Saturday, June 22, 2013

EDUCATION: Brain Rules on Memory

In graduate school I read the book Brain Rules by John Medina and in it he talks about the two types of memory:  short-term and long-term. It always amazes me that (just like the photo) I can remember the lyrics to songs from when I was in high school and the liturgy of The Lutheran Hymnal even after not saying it for years. Why is that? And why does everybody know John 3:16 so much better than any other Bible verse?
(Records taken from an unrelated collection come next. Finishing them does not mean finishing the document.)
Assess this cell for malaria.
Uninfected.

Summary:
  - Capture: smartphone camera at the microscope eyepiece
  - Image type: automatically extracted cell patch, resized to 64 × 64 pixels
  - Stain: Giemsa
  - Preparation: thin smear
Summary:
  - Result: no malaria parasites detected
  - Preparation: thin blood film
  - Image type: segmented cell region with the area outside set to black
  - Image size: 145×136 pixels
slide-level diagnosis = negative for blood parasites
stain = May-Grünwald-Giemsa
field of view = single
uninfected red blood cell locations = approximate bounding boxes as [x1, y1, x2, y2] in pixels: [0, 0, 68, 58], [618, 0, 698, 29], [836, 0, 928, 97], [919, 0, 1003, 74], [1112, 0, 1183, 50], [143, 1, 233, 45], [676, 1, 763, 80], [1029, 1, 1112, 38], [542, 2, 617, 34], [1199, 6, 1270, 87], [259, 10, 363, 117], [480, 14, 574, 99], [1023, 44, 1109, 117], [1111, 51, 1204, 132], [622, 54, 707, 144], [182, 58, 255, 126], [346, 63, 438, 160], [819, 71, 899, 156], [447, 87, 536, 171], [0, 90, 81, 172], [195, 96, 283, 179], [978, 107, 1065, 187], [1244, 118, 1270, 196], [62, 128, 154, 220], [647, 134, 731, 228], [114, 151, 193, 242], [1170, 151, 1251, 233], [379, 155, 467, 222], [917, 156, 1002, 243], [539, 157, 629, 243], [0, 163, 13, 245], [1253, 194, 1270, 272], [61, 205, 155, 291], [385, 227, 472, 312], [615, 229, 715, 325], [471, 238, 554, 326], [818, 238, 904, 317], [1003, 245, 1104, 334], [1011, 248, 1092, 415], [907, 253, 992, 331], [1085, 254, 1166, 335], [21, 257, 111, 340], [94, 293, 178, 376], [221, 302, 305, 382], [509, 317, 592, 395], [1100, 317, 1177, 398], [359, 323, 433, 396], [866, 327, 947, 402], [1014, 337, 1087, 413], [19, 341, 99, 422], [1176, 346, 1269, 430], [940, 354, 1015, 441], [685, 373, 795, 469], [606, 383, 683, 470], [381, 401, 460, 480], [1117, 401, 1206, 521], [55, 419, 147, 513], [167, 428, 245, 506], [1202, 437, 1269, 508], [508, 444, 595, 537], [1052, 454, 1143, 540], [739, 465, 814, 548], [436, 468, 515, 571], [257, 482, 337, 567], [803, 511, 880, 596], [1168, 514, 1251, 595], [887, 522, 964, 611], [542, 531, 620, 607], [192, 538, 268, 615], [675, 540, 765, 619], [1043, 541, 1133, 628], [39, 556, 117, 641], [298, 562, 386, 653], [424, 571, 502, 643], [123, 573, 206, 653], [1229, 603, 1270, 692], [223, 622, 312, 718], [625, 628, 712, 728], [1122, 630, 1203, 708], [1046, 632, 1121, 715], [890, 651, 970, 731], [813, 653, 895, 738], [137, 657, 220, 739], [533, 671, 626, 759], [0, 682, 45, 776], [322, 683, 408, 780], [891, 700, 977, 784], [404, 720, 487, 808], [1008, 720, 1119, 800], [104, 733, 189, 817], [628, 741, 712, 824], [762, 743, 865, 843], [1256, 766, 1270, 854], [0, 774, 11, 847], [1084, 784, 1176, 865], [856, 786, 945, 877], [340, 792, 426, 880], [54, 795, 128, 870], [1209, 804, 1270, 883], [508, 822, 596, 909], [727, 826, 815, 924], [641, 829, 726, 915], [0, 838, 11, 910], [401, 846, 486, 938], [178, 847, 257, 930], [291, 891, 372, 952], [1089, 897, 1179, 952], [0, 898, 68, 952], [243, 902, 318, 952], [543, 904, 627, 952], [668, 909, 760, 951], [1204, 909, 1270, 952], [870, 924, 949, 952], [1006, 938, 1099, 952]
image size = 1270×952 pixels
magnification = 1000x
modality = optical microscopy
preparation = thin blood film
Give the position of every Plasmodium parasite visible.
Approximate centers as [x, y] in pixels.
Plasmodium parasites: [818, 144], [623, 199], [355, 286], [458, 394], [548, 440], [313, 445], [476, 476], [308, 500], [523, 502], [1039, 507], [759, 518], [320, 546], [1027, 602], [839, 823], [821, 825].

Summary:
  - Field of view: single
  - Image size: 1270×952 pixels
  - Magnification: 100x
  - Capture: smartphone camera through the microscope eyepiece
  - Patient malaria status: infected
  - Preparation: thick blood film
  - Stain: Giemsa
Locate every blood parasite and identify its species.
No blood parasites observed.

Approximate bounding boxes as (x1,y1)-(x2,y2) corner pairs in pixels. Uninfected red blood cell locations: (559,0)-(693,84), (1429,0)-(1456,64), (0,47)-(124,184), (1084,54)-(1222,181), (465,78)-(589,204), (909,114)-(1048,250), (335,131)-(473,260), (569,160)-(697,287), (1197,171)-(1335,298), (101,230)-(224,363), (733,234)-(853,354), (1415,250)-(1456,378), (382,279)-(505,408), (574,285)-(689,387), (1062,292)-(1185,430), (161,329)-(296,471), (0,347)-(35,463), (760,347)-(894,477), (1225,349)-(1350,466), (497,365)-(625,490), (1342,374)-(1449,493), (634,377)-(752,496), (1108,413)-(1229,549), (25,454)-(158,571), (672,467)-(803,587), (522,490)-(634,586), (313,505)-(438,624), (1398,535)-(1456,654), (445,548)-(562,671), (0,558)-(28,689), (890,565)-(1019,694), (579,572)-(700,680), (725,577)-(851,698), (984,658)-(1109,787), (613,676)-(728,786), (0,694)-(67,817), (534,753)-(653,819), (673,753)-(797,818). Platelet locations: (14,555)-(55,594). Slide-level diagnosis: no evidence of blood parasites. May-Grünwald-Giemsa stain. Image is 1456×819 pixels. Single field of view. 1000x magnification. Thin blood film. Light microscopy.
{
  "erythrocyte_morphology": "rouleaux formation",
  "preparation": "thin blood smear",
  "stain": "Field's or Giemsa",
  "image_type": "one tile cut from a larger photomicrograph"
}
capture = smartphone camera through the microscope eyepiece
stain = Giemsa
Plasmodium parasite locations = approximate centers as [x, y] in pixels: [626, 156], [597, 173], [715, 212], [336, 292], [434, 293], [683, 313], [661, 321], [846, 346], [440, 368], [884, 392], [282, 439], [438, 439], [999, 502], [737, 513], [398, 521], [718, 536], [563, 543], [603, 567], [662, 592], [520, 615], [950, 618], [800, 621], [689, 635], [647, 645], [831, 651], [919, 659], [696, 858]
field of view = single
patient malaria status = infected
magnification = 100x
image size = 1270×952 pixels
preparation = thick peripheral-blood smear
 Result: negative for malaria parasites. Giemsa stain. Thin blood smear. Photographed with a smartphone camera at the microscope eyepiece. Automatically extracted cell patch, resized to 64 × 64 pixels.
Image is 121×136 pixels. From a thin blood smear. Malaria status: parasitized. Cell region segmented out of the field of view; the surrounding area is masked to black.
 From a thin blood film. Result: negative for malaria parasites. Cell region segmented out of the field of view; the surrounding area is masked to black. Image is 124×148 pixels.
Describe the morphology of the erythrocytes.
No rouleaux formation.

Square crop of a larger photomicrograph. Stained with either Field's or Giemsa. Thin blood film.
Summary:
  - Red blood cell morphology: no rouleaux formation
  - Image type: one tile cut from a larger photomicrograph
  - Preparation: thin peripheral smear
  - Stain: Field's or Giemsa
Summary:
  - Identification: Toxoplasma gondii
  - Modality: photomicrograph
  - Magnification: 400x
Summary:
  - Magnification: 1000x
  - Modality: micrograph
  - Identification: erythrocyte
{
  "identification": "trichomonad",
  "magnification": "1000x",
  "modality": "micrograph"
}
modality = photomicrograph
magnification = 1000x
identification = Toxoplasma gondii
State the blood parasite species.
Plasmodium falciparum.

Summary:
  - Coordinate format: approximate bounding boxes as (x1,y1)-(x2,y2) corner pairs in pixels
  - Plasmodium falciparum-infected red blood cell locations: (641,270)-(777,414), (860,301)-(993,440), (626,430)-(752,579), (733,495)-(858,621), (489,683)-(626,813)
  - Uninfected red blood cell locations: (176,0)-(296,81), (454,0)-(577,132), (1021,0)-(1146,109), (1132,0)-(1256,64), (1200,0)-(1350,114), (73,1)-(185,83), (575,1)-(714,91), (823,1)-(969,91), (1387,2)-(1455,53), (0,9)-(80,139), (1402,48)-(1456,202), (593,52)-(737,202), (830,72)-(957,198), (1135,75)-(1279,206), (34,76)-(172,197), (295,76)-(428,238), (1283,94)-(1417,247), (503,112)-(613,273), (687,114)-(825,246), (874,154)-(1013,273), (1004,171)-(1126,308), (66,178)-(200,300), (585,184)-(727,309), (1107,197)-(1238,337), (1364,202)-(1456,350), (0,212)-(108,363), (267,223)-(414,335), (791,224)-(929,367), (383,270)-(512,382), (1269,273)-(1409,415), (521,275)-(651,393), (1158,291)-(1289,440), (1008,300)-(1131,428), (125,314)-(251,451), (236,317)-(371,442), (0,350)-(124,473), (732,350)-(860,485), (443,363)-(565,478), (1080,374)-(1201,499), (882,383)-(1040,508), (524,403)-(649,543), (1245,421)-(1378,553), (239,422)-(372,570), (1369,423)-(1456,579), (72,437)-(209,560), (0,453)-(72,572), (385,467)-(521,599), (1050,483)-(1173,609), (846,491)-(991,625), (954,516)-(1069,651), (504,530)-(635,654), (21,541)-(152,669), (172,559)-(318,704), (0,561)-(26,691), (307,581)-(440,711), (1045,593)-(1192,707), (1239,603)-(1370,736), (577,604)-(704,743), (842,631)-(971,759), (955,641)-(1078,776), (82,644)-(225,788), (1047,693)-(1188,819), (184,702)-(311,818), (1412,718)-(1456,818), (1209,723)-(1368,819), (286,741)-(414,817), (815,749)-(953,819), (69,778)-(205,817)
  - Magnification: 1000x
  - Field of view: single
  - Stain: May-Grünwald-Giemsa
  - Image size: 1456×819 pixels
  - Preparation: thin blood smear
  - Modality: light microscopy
It's because we hear it and say it more than any other verse.

In order to put something in our short-term memory we listen to it or say it 10 times in 10 minutes or just long enough for it to become a part of our short-term memory but in high school we listen to the same songs every day over the span of years which firmly sets them in our long-term memories. We said or hear the liturgy only once a week but it's part of our long-term memory because we've said it once a week for 15 years or so. I've heard people complain that it's terrible that kids learn the same Bible stories in Sunday School year after year but that's how they become fixed in our memories. The stories with which we aren't familiar are the ones we only heard once in a while; short-term memory.

According to Brain Rules, that's how memory works. So... in confirmation, Sunday School, or even worship, what's the best way to get scripture into long-term memory? It's repetition over time. The key being over time. That doesn't mean it should be repeated 25 times in 10 minutes.  It should be repeated 25 times over 10 days, 10 months, or 10 years. The longer it is repeated, the longer it will stay in long-term memory. We may think it's boring for kids but the brain works the way the brain works. There's no arguing with that.